=== Stated exercise ===
Reproduce the material word for word, starting at the line that contains "What is the distance measurement" and continuing up to and including its last line.
======
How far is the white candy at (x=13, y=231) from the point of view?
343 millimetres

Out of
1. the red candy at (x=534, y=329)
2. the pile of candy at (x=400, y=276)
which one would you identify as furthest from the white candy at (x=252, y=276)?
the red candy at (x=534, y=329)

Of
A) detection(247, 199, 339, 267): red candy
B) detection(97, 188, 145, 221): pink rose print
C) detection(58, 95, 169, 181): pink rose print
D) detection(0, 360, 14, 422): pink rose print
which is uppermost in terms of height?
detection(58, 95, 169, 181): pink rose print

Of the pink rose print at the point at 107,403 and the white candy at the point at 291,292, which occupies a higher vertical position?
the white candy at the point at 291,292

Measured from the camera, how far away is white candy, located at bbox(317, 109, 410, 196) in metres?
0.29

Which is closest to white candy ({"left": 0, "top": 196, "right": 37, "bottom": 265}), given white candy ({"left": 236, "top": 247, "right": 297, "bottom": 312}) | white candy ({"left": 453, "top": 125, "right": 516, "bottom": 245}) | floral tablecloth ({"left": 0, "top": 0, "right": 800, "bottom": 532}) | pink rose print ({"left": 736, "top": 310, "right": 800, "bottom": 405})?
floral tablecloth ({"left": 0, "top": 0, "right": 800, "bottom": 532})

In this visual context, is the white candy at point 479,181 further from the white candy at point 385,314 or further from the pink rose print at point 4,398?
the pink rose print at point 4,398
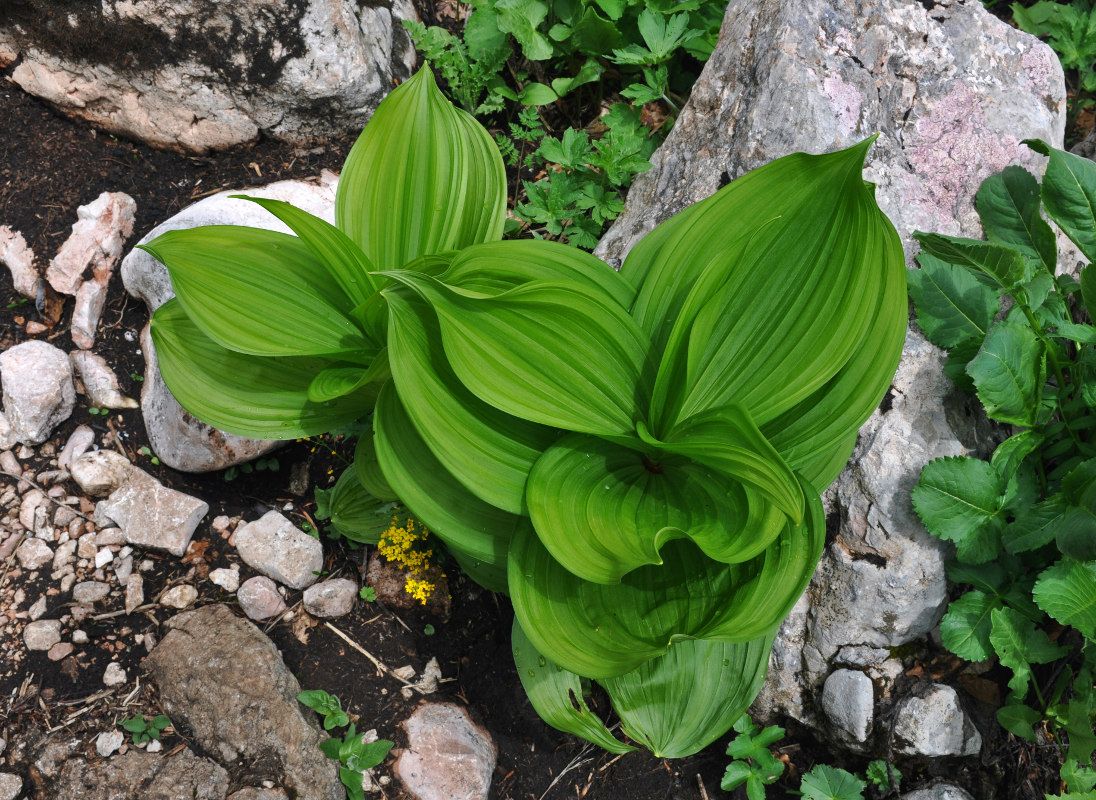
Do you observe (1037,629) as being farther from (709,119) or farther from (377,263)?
(377,263)

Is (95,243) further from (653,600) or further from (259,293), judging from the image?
(653,600)

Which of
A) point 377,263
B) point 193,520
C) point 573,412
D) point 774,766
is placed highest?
point 573,412

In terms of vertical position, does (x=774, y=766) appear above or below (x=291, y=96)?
below

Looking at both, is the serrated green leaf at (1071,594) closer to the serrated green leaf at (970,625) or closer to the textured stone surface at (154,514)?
the serrated green leaf at (970,625)

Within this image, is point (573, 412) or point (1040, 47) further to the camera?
point (1040, 47)

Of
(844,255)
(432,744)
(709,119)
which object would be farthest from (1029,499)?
(432,744)

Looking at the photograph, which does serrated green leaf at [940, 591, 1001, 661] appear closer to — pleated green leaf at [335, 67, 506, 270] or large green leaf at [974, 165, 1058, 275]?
large green leaf at [974, 165, 1058, 275]

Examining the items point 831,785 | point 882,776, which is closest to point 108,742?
point 831,785
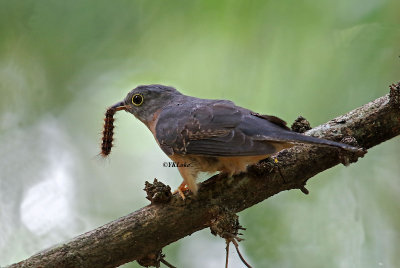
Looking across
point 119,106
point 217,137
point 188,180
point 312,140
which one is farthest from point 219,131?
point 119,106

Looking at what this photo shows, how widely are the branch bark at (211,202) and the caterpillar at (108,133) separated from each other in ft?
3.75

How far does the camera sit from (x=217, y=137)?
3189 millimetres

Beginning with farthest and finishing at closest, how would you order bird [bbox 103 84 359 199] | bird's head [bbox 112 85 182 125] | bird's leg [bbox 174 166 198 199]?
1. bird's head [bbox 112 85 182 125]
2. bird's leg [bbox 174 166 198 199]
3. bird [bbox 103 84 359 199]

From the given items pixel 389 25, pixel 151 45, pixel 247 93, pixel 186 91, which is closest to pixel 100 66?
pixel 151 45

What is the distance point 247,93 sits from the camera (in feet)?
12.8

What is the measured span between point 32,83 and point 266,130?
216 centimetres

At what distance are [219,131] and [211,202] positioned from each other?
1.63 ft

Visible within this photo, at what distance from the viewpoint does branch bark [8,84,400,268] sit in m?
2.86

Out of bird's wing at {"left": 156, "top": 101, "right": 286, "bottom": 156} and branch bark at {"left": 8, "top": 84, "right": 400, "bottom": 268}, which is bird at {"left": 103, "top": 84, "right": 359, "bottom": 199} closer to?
bird's wing at {"left": 156, "top": 101, "right": 286, "bottom": 156}

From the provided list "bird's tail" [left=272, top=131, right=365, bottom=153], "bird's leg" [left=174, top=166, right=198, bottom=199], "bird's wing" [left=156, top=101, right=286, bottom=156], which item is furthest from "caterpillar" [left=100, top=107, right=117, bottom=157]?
"bird's tail" [left=272, top=131, right=365, bottom=153]

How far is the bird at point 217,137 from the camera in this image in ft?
9.98

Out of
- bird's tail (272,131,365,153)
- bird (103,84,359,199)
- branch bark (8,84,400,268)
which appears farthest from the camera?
bird (103,84,359,199)

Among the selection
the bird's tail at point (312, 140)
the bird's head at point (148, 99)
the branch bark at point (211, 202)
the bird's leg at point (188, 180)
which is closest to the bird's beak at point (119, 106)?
the bird's head at point (148, 99)

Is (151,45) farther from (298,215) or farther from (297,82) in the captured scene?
(298,215)
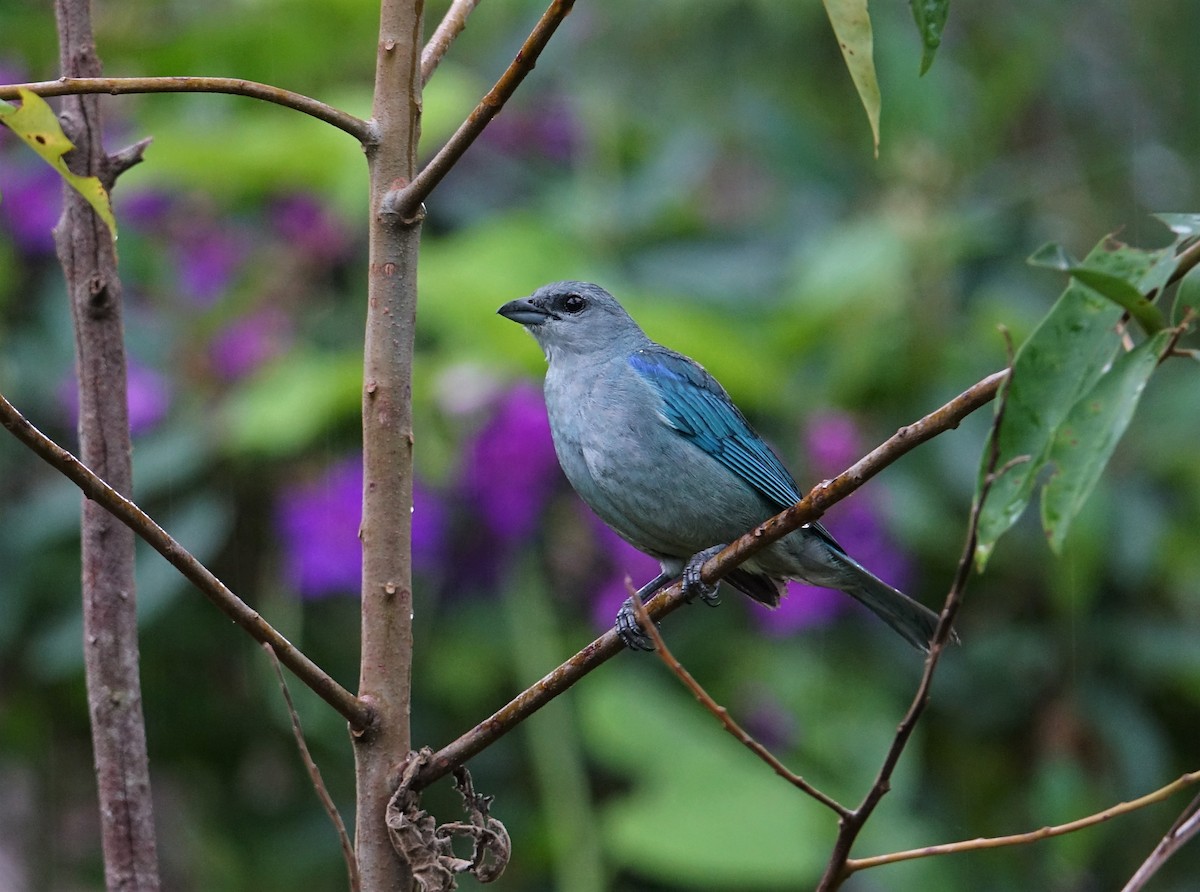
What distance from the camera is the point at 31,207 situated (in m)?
4.50

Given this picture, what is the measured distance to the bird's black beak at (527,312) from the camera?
3.49 meters

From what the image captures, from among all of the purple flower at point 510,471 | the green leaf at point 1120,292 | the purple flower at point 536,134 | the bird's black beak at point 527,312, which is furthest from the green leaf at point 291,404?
the green leaf at point 1120,292

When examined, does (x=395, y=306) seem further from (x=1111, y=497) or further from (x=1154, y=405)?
(x=1154, y=405)

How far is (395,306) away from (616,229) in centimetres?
317

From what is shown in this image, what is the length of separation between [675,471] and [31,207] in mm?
2632

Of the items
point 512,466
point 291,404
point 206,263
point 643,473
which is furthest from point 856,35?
point 206,263

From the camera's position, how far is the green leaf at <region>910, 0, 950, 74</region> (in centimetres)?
169

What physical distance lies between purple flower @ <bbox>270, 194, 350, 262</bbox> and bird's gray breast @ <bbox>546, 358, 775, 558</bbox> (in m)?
1.58

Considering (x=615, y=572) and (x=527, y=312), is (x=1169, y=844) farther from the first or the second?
(x=615, y=572)

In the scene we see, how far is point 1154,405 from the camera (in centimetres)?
455

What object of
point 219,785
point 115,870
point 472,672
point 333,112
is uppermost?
point 333,112

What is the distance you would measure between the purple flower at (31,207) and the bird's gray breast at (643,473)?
2.23 meters

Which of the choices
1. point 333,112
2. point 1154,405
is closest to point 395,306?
point 333,112

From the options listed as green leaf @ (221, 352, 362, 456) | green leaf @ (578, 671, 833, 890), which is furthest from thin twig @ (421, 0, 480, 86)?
green leaf @ (578, 671, 833, 890)
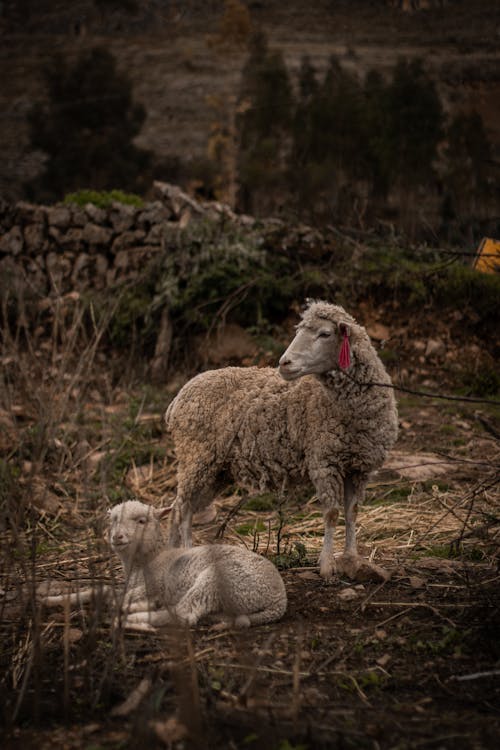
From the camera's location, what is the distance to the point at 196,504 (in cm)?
523

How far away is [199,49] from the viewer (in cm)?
2045

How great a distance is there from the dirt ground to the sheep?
55 cm

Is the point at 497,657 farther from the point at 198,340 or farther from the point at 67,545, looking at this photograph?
the point at 198,340

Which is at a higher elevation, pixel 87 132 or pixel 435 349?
pixel 87 132

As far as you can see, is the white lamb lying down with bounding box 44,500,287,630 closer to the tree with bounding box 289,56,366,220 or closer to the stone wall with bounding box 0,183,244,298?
the stone wall with bounding box 0,183,244,298

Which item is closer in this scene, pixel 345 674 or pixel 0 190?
pixel 345 674

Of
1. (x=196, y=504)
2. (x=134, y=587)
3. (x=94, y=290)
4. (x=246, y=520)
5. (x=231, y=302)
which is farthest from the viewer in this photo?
(x=94, y=290)

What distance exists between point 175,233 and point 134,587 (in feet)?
22.3

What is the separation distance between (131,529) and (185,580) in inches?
17.3

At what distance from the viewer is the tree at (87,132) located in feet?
62.2

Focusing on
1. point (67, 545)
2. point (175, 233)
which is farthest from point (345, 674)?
point (175, 233)

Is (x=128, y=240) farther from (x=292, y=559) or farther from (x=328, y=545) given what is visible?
(x=328, y=545)

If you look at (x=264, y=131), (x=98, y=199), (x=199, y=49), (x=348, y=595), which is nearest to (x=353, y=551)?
(x=348, y=595)

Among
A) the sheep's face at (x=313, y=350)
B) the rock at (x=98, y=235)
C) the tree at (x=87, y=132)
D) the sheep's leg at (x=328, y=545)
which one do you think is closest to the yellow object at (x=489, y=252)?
the sheep's face at (x=313, y=350)
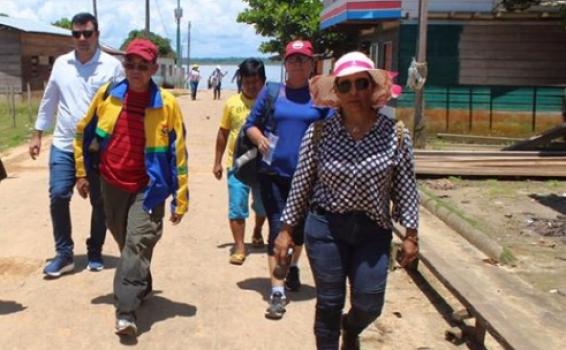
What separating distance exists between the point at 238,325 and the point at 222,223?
3298 millimetres

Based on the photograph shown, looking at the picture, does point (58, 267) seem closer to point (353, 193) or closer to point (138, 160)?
point (138, 160)

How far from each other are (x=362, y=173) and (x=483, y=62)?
15772mm

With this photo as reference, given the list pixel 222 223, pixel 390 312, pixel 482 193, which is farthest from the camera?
pixel 482 193

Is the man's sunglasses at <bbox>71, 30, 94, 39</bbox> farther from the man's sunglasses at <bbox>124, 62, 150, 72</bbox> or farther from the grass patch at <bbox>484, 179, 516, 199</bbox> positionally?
the grass patch at <bbox>484, 179, 516, 199</bbox>

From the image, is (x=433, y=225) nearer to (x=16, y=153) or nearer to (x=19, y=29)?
(x=16, y=153)

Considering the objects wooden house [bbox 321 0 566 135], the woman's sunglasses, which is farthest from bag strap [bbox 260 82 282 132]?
wooden house [bbox 321 0 566 135]

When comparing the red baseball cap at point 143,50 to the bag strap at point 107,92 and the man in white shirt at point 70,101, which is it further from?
the man in white shirt at point 70,101

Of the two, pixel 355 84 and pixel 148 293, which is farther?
pixel 148 293

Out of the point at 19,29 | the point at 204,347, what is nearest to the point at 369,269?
the point at 204,347

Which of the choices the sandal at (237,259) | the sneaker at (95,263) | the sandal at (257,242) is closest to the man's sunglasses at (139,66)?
the sneaker at (95,263)

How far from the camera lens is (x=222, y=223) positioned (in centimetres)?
814

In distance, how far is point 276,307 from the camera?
5.06 meters

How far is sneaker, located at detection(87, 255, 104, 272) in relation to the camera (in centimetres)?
602

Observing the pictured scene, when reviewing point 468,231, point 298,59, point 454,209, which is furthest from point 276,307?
point 454,209
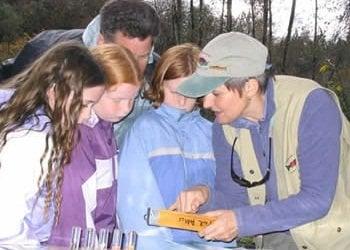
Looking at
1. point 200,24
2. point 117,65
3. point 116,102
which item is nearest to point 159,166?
point 116,102

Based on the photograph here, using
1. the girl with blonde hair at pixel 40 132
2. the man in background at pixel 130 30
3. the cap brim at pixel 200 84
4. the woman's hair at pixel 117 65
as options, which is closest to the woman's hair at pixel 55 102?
the girl with blonde hair at pixel 40 132

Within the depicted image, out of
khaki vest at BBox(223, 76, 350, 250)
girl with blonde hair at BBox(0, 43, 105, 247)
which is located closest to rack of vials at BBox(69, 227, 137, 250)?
girl with blonde hair at BBox(0, 43, 105, 247)

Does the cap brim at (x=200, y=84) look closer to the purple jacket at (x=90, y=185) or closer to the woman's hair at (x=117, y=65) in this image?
the woman's hair at (x=117, y=65)

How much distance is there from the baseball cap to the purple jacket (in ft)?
1.08

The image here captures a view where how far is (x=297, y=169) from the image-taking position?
1.99 metres

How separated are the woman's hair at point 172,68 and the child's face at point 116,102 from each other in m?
0.10

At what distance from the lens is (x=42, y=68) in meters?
2.03

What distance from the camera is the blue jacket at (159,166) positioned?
2117 mm

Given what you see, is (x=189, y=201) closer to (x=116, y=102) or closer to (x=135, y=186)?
(x=135, y=186)

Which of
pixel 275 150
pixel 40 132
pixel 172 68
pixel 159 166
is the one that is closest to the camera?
pixel 40 132

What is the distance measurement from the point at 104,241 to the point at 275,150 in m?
0.67

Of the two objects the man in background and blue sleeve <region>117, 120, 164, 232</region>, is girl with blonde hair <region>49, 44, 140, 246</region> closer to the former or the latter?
blue sleeve <region>117, 120, 164, 232</region>

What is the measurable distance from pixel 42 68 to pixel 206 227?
69 cm

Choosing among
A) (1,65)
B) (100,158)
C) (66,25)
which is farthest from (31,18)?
(100,158)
======
=== Exercise response ===
What is the distance measurement from the point at 104,241 to the point at 275,150 in m?
0.67

Of the two objects the man in background and blue sleeve <region>117, 120, 164, 232</region>, is girl with blonde hair <region>49, 44, 140, 246</region> closer to the former or the latter?
blue sleeve <region>117, 120, 164, 232</region>

What is the measurable distance from pixel 42 68 to pixel 206 227?
69 cm

Choosing among
A) (1,65)
B) (100,158)
C) (66,25)
which is farthest from (31,18)?
(100,158)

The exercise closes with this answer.